16. (Anthology). Lamps on the Brow. (Aliso Viejo): James Cahill Publishing, 1998. A collection of science fiction and fantasy stories by David Brin (author of The Postman), Andre Norton, Gene Wolfe (author of the Book of the New Sun tetralogy), A.E. Van Vogt, Harry C. Stubbs, Laura Resnick, Mike Resnick, Josepha Sherman, Bruce Bethke and Gregory Benford. Introduction by Ben Bova. Of a total edition of 300 copies, this is one of 26 lettered copies signed by the contributors. Fine in a fine slipcase.

17. ANTRIM, Donald. Elect Mr. Robinson for a Better World. (NY): Viking (1993). His first novel, which received considerable praise and helped get him selected as one of The New Yorker magazine's "20 best young American writers." Fine in a fine dust jacket.

18. ANTRIM, Donald. The Hundred Brothers. NY: Crown (1997). His second book, billed as the second installment of a trilogy that began with Elect Mr. Robinson for a Better World. This is a review copy, consisting of the trade edition, signed by the author, in publisher's printed cardstock slipcase. The book is fine in a fine dust jacket, with promotional slip laid in. A New Yorker 20 author.

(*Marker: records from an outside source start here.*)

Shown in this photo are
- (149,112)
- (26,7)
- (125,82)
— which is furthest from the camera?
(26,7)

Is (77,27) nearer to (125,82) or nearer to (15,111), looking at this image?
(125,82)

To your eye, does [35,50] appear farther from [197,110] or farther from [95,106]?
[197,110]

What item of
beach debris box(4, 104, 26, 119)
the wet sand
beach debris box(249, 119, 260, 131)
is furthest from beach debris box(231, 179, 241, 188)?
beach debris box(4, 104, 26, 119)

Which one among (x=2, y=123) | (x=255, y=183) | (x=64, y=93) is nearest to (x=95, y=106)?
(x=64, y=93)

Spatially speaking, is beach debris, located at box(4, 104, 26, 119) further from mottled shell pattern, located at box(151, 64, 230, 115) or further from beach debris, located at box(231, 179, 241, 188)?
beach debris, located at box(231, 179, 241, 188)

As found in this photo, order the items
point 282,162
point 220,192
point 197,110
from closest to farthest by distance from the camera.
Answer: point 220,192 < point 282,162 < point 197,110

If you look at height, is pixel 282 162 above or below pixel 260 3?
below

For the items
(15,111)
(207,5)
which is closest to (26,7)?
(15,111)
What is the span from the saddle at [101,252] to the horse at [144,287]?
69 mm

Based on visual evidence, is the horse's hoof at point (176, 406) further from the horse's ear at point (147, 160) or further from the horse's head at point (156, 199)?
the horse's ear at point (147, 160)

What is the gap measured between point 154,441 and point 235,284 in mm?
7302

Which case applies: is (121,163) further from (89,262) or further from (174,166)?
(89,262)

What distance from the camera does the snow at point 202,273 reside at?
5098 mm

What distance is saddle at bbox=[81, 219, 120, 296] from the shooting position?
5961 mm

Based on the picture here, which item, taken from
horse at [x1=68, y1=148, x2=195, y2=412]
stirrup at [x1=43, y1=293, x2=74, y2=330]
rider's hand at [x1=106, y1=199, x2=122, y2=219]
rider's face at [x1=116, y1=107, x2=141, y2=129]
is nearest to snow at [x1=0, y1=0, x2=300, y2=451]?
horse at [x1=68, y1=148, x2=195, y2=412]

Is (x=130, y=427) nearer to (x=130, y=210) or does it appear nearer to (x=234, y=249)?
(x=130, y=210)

19. -. Same title. The advance reading copy (marked "Uncorrected Proof"). Trace wear near the spine crown, else fine in wrappers.

20. ATWOOD, Margaret. The Circle Game. (n.p.): House of Anansi (1967). The second edition, and so-called "first trade edition," of this early collection of poetry that was first published in 1966 and won the Governor General's Award. One of 100 numbered copies signed by the author. An early limited edition for her -- precedes her first novel by two years -- and a small limitation. Fine in slipcase, without jacket, as issued.